Riddim se laissa tomber sur le sol, et détourna les yeux avec dépit. Les mains liées, il ne pouvait agir. Il allait abandonner lorsqu’il vit des soldats passer, d’immenses branches dans les bras. Il releva les yeux, interrogateurs. Neil répondit à sa question muette :
« Il s’agit des préparatifs pour le bûcher.
– Le bûcher ? » répéta bêtement Riddim avant de comprendre. « Vous n’oseriez pas…
– Nous n’avons pas le choix. Le seul moyen d’expier ses fautes et de laver son âme est de le tuer dans la peur. Son angoisse la plus profonde lui permettra de mourir loin de ses pulsions malsaines. »
Riddim ferma les yeux, et se détourna. Comprenant qu’il ne pourrait rien tirer du conseiller, Neil fit volte-face. Les préparatifs l’attendaient.
Le soleil se couchait quand les dernières planches furent installées. La place grouillait de monde, soldats, hommes, femmes, enfants. Tous partageaient leur opinion à propos de la révolution.
Et tous semblaient soulagés que le règne de douleur prenne enfin fin. Les derniers contestataires avaient été décimés, et seuls les dieux importants étaient encore en vie, attendant leur jugement avec crainte.
Riddim ne faisait pas partie de ceux-là.
Il serait libéré, une fois le roi définitivement parti. En attendant, ses bras avaient été liés, et deux gardes le surveillaient chaque seconde. Il avait tenté maintes fois de s’enfuir, en vain. Sans ses mains, sa magie lui était impossible. Sans ses mains, il ne pouvait dégainer son épée. Il était aussi inoffensif qu’un nourrisson. Et ses cris de rage ne cessaient de couvrir les murmures incessants du peuple.
Et c’est installé en première loge, à quelques pieds du bûcher, qu’il assista à toute la scène.

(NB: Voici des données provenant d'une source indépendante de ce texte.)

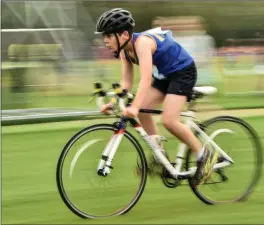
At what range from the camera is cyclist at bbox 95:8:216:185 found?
5.27m

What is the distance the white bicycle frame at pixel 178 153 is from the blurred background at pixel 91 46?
5.30 metres

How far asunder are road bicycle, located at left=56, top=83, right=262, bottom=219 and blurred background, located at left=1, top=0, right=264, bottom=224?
0.22 ft

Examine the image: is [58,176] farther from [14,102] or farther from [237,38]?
[237,38]

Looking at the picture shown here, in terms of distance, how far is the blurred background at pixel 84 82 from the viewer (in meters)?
5.84

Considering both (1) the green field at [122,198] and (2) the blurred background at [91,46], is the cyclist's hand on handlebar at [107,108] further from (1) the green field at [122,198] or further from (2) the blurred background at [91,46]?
(2) the blurred background at [91,46]

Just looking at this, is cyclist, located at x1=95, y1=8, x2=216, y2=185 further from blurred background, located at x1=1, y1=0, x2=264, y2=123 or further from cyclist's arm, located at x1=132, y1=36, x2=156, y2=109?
blurred background, located at x1=1, y1=0, x2=264, y2=123

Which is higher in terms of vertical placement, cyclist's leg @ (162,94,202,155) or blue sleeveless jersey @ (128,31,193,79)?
blue sleeveless jersey @ (128,31,193,79)

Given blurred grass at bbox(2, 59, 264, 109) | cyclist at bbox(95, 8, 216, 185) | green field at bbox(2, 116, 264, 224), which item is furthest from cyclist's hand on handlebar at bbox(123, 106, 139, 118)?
blurred grass at bbox(2, 59, 264, 109)

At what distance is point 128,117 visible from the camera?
A: 5.38 metres

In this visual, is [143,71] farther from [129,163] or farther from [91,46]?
[91,46]

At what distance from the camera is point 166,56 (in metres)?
5.51

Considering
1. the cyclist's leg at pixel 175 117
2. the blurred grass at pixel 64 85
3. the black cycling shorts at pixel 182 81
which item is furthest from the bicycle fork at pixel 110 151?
the blurred grass at pixel 64 85

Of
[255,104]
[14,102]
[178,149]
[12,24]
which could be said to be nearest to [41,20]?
[12,24]

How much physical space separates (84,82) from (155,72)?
647cm
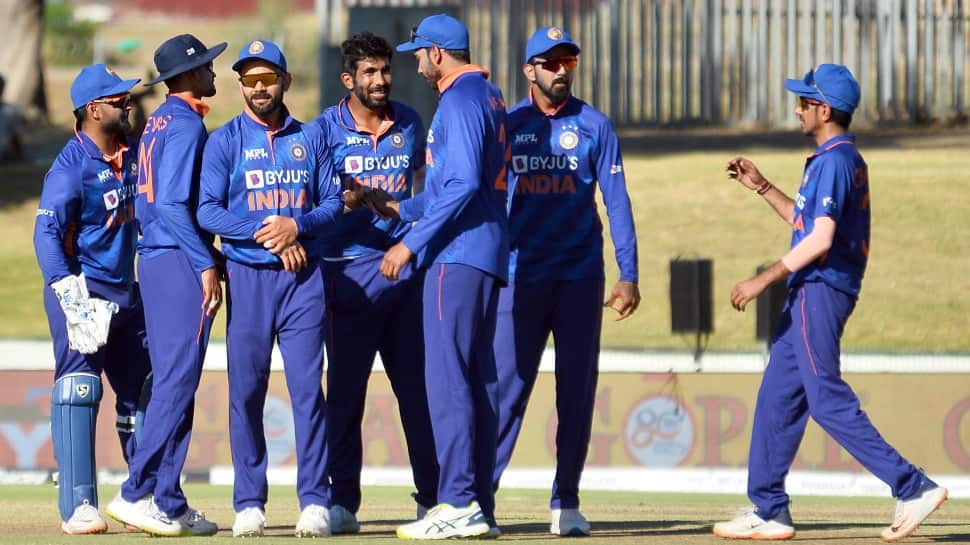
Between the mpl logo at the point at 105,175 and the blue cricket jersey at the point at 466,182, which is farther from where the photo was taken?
the mpl logo at the point at 105,175

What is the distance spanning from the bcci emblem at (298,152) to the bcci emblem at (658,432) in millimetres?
6258

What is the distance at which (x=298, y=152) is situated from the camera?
8508 millimetres

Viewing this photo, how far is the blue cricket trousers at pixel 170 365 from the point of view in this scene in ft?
27.9

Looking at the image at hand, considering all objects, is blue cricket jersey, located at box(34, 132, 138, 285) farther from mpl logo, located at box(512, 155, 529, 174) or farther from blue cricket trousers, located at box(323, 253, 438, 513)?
mpl logo, located at box(512, 155, 529, 174)

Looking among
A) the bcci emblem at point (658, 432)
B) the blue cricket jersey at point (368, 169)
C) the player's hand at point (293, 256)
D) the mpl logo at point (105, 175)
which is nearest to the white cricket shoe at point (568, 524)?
the blue cricket jersey at point (368, 169)

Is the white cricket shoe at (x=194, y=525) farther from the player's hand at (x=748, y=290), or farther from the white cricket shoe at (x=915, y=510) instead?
the white cricket shoe at (x=915, y=510)

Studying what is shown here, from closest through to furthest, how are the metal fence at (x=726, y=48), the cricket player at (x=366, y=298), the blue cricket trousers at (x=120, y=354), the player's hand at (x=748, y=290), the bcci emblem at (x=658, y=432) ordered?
the player's hand at (x=748, y=290) → the blue cricket trousers at (x=120, y=354) → the cricket player at (x=366, y=298) → the bcci emblem at (x=658, y=432) → the metal fence at (x=726, y=48)

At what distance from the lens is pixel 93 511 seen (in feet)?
28.8

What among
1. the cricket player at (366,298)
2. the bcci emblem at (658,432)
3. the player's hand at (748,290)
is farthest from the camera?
the bcci emblem at (658,432)

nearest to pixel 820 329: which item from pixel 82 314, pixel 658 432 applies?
pixel 82 314

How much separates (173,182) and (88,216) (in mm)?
579

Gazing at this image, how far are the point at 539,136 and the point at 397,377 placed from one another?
54.4 inches

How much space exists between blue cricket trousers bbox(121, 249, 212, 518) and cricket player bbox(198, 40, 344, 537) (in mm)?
177

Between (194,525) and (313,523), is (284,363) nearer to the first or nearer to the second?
(313,523)
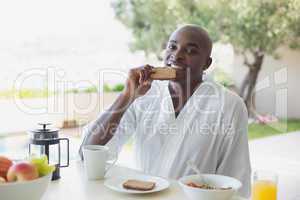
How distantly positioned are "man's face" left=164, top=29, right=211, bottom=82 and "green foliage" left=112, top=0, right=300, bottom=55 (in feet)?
15.6

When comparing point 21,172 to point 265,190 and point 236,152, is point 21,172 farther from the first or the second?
point 236,152

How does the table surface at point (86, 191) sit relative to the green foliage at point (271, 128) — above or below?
above

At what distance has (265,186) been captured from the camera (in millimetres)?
1212

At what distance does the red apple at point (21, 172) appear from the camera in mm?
1033

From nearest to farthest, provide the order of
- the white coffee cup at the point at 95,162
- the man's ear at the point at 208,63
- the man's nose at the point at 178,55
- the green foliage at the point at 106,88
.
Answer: the white coffee cup at the point at 95,162, the man's nose at the point at 178,55, the man's ear at the point at 208,63, the green foliage at the point at 106,88

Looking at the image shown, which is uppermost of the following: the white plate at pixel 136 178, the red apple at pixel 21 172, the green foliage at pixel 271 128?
the red apple at pixel 21 172

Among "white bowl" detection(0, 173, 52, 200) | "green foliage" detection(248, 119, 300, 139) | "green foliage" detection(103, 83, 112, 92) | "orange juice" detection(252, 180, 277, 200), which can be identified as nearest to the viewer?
"white bowl" detection(0, 173, 52, 200)

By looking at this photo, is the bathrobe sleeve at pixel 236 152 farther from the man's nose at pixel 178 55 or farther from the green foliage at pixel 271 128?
the green foliage at pixel 271 128

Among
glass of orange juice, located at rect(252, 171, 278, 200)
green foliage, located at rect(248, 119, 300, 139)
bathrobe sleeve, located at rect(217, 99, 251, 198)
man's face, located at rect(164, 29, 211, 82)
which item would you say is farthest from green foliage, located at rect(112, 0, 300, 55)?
glass of orange juice, located at rect(252, 171, 278, 200)

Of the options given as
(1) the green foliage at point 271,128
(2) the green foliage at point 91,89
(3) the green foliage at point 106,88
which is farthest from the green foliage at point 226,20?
(1) the green foliage at point 271,128

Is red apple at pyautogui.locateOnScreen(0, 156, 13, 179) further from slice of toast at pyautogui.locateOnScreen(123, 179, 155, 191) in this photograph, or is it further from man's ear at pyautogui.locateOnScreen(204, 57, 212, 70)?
man's ear at pyautogui.locateOnScreen(204, 57, 212, 70)

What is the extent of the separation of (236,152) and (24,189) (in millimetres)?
917

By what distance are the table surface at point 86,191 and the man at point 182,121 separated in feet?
0.93

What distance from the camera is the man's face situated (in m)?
1.74
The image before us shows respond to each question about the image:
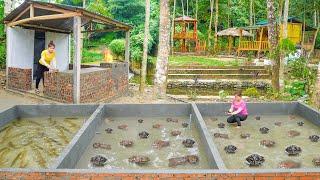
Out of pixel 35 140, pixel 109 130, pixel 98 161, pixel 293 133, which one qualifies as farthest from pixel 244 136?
pixel 35 140

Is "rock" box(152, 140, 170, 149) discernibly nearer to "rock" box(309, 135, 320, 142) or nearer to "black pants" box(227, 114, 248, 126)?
"black pants" box(227, 114, 248, 126)

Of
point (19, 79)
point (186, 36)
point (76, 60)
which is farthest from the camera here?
point (186, 36)

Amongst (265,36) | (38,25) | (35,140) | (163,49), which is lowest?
(35,140)

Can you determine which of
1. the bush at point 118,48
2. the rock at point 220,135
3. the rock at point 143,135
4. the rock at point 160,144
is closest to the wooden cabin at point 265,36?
the bush at point 118,48

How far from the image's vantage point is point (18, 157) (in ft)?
22.1

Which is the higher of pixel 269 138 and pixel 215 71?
pixel 215 71

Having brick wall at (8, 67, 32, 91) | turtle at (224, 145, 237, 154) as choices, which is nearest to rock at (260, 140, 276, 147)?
turtle at (224, 145, 237, 154)

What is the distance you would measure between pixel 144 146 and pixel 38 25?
970 cm

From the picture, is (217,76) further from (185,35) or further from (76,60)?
(76,60)

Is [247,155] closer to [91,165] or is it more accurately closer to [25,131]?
[91,165]

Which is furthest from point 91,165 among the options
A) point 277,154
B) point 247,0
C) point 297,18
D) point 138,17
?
point 247,0

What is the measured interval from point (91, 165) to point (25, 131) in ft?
9.42

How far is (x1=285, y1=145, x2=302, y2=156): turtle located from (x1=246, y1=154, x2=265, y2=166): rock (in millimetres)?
751

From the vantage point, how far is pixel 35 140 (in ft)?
25.7
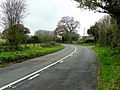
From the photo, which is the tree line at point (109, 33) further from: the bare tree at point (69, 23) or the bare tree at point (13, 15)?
the bare tree at point (69, 23)

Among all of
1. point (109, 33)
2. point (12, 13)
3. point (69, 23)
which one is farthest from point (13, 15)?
point (69, 23)

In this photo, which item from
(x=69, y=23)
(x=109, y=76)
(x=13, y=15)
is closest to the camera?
(x=109, y=76)

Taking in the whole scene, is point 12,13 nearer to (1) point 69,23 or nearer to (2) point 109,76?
(2) point 109,76

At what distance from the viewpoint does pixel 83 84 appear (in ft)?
34.8

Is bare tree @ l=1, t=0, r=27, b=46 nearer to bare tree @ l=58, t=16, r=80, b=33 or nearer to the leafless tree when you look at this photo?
the leafless tree

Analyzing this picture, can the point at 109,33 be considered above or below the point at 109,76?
above

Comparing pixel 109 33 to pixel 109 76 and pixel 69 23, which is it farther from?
pixel 69 23

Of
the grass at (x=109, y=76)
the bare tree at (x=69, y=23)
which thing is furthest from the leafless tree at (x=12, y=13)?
the bare tree at (x=69, y=23)

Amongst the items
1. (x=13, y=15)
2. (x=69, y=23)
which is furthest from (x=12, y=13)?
(x=69, y=23)

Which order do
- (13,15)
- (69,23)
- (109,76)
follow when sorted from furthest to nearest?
1. (69,23)
2. (13,15)
3. (109,76)

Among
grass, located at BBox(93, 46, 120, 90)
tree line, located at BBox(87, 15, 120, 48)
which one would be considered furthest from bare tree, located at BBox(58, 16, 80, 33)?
grass, located at BBox(93, 46, 120, 90)

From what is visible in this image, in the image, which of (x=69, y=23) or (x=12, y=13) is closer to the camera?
(x=12, y=13)

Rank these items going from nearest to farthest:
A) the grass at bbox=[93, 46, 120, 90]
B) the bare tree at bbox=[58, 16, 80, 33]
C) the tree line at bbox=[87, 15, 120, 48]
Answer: the grass at bbox=[93, 46, 120, 90], the tree line at bbox=[87, 15, 120, 48], the bare tree at bbox=[58, 16, 80, 33]

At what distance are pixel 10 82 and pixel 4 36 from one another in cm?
2474
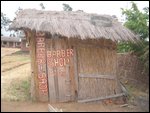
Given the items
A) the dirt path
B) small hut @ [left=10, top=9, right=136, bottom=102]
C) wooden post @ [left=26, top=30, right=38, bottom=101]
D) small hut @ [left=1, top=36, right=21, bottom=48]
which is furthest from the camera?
small hut @ [left=1, top=36, right=21, bottom=48]

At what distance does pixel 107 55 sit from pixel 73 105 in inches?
80.7

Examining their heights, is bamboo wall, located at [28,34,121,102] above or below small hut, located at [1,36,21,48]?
below

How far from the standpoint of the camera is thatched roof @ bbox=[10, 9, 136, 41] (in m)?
9.83

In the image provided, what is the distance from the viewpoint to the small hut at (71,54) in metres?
10.1

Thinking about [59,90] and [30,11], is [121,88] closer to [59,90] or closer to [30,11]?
[59,90]

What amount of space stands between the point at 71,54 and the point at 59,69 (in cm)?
61

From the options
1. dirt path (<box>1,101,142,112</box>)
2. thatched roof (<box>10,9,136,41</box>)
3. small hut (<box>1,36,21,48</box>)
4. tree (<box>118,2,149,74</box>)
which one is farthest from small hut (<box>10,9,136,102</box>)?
small hut (<box>1,36,21,48</box>)

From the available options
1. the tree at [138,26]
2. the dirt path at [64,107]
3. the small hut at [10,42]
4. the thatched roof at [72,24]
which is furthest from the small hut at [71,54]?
the small hut at [10,42]

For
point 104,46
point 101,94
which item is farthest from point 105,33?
point 101,94

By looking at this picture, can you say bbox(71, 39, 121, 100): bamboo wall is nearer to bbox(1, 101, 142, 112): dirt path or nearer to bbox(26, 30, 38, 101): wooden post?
bbox(1, 101, 142, 112): dirt path

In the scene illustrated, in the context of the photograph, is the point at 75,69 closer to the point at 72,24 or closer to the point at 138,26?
the point at 72,24

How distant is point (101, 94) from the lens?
10836 millimetres

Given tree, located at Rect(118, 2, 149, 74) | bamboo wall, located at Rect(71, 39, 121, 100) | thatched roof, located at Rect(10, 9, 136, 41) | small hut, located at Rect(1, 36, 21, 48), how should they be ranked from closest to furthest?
1. thatched roof, located at Rect(10, 9, 136, 41)
2. bamboo wall, located at Rect(71, 39, 121, 100)
3. tree, located at Rect(118, 2, 149, 74)
4. small hut, located at Rect(1, 36, 21, 48)

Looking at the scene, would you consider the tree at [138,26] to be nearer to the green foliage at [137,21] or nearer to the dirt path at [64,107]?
the green foliage at [137,21]
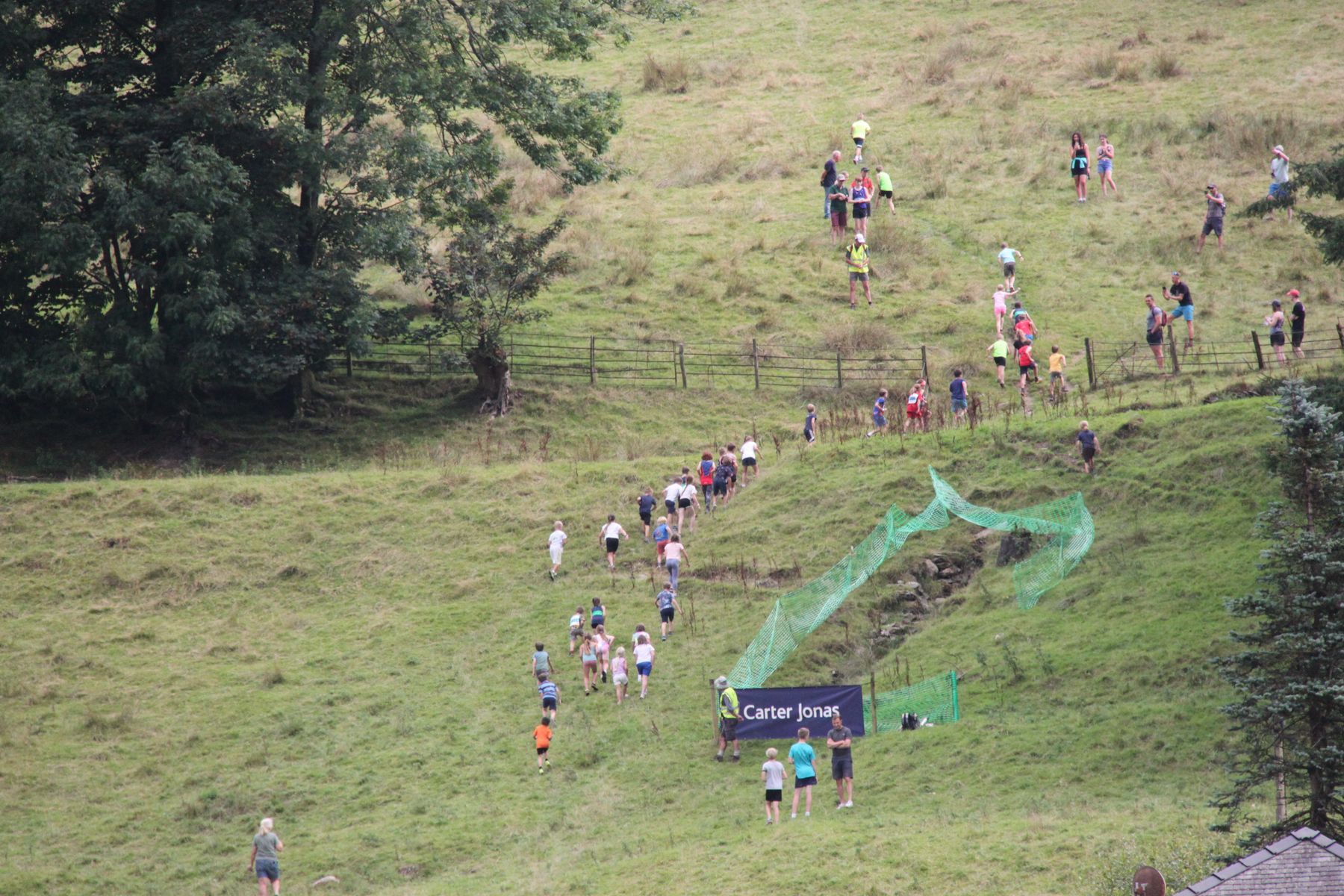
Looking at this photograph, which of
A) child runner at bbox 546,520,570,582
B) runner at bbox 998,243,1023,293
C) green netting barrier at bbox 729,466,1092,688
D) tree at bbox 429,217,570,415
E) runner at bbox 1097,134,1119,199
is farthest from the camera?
runner at bbox 1097,134,1119,199

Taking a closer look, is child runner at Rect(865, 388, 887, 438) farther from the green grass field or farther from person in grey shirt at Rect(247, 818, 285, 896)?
person in grey shirt at Rect(247, 818, 285, 896)

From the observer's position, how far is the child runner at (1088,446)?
95.2 ft

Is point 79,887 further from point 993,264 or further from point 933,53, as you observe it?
point 933,53

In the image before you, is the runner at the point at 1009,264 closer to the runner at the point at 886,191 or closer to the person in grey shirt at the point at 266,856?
the runner at the point at 886,191

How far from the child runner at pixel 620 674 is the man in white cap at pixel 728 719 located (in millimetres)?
2467

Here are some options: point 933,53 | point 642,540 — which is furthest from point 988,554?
point 933,53

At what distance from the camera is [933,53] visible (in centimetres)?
5878

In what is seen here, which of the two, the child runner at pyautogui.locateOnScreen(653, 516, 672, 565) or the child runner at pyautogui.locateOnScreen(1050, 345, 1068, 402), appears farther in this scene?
the child runner at pyautogui.locateOnScreen(1050, 345, 1068, 402)

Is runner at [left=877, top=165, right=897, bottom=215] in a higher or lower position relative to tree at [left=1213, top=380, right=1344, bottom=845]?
higher

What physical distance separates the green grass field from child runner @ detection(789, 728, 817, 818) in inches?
35.9

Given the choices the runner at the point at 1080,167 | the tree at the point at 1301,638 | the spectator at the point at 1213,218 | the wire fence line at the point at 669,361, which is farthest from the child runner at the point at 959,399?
the tree at the point at 1301,638

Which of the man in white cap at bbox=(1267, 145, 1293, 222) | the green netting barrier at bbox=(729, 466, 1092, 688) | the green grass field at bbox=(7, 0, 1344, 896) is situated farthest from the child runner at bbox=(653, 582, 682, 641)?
the man in white cap at bbox=(1267, 145, 1293, 222)

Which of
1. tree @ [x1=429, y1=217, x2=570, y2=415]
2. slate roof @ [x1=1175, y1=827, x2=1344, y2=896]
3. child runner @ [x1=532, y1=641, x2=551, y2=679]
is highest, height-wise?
tree @ [x1=429, y1=217, x2=570, y2=415]

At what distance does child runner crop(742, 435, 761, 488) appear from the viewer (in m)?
34.1
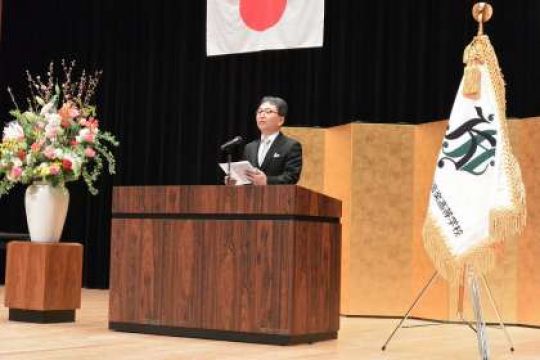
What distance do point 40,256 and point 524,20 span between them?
3909 mm

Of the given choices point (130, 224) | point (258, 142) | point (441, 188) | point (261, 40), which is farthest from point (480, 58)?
point (261, 40)

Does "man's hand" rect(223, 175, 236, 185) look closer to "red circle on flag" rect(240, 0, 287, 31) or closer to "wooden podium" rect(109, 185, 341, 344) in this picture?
"wooden podium" rect(109, 185, 341, 344)

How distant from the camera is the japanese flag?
292 inches

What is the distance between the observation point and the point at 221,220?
15.2 feet

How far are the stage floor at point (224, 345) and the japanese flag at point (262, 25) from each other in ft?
8.92

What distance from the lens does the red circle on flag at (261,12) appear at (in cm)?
760

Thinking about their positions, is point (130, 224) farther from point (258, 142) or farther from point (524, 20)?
point (524, 20)

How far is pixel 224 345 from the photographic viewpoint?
4.41m

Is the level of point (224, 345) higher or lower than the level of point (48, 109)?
lower

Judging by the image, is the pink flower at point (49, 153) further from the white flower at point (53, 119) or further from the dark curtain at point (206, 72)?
the dark curtain at point (206, 72)

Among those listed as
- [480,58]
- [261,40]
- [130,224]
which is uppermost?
[261,40]

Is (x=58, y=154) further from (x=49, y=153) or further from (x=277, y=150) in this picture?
(x=277, y=150)

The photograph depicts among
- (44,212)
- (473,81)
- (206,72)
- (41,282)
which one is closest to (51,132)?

Le jour avait presque disparu quand le roi fut amené. Son visage gardait encore quelques traces de son précédent sommeil, mais cet aspect était totalement éclipsé par la haine qui déformait ses traits.
Bâillonnés, seuls des grognements étouffés par le tissu s’échappaient de sa bouche. Il se débattait, mais la fatigue et les années de maladie l’avaient laissé faible. Il lui était impossible de se défaire seul.
Riddim le regardait avec tristesse, ne souhaitant qu’une chose. Se lever et lui apporter son soutien. Mais il avait tant crié qu’il en avait perdu la voix. Les larmes perlant aux coins des yeux, il vit ses propres fils attacher leur roi, le dénuder aux yeux du monde, et le juger.
Guadrevin, le regard empli de terreur, regarda la mort venir à lui.
La mort sous la forme de sa pire crainte. Le feu. Les flammes l’engloutirent rapidement, et ses cris de douleur se mélangèrent au crépitement.
Il ne resta bientôt plus rien de celui qui avait été le père de tous. Et seul Riddim pleura réellement l’homme.
Les larmes coulèrent des yeux de ses sujets. Des larmes de soulagement.